- Gegeven tekst -
━━━━━━━━━━━━━━━━━━━━━━━━━━━━━━

Pagina:Album der Natuur 1856 en 1857.djvu/897

Uit Wikisource
Deze pagina is proefgelezen
 

WETENSCHAPPELIJK BIJBLAD.


 

Het beste metaal voor bliksemafleiders.—Voor eenigen tijd heb ik in bijzondere omstandigheden aanleiding gevonden tot een onderzoek naar de betrekkelijke waarde der verschillende metalen, die voor afleiders kunnen worden gebezigd. Ik vlei mij dat een verslag van de overwegingen, die mij bij dat onderzoek hebben geleid, en van de numerische uitkomsten daarvan, niet geheel van belang zal ontbloot zijn, en geef dit dus hier, als eene aanvulling van wat ik vroeger in het Album over bliksemafleiders heb opgeteekend.

━━━━━━━━━━━━━━━━━━━━━━━━━━━━━━

- Verstrekte gegevens -
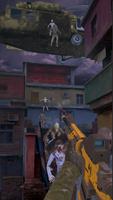 2 Schermata Zombie Survivor Fire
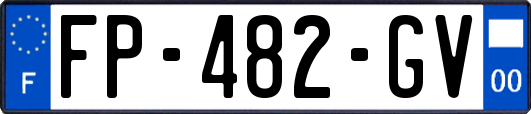 FP-482-GV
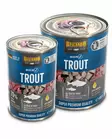 Belcando Baseline Trout 400g - Belcando märkäruoat - 4002633512451 - 1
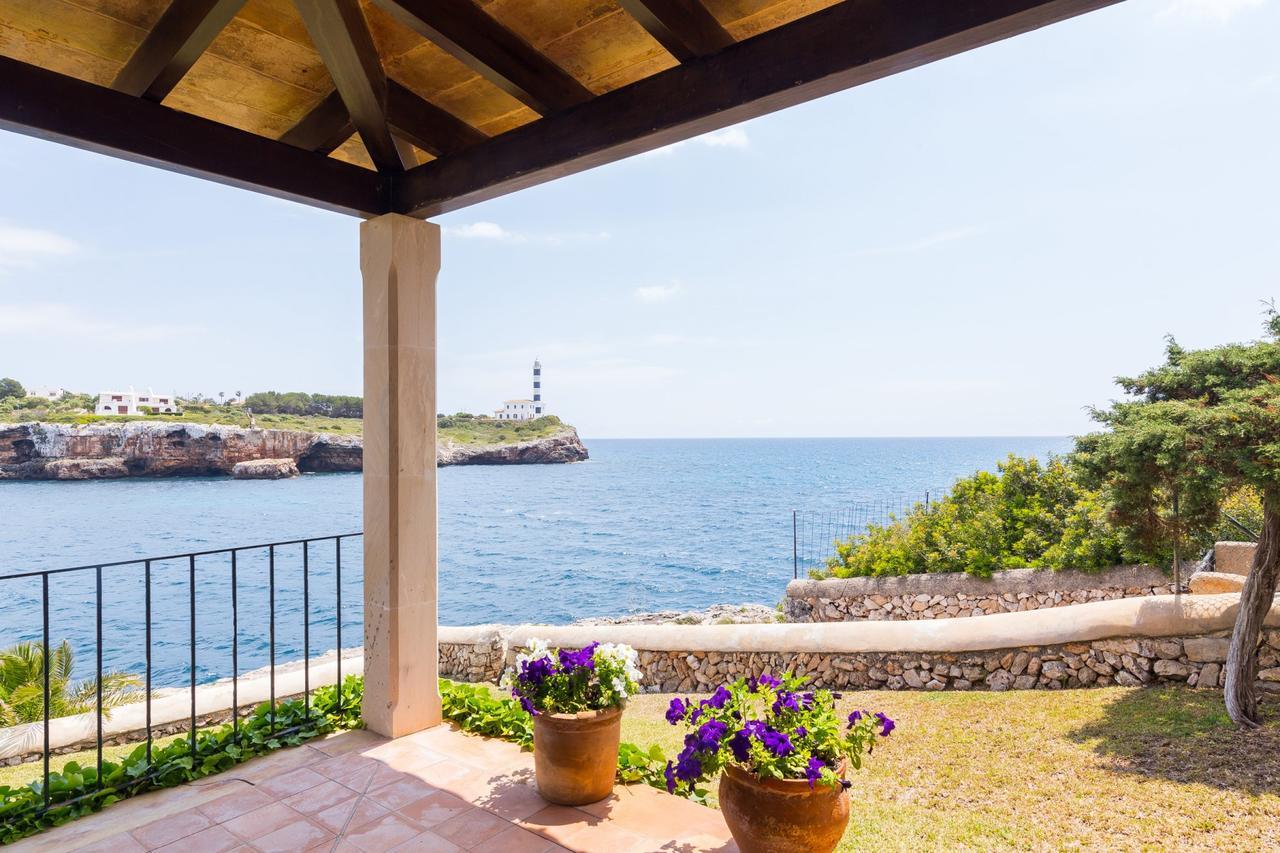 Nadal Portocolom (Mallorca)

━━━━━━━━━━━━━━━━━━━━━━━━━━━━━━

- Opdracht -
Geef voor elke bewering aan of ze overeenkomt met de tekst over bliksemafleiders. Antwoord telkens met ja of nee en citeer de beslissende woorden letterlijk. (a) De schrijver heeft onderzocht hoeveel verschillende metalen voor afleiders waard zijn. (b) De schrijver had nog nooit eerder in het Album over bliksemafleiders geschreven. (c) De schrijver deelt ook getalsmatige uitkomsten van het onderzoek mee. De lijst heeft niets met de tekst te maken.

- Uitwerking -
(a) Ja: "een onderzoek naar de betrekkelijke waarde der verschillende metalen, die voor afleiders kunnen worden gebezigd"
(b) Nee: "als eene aanvulling van wat ik vroeger in het Album over bliksemafleiders heb opgeteekend"
(c) Ja: "en van de numerische uitkomsten daarvan"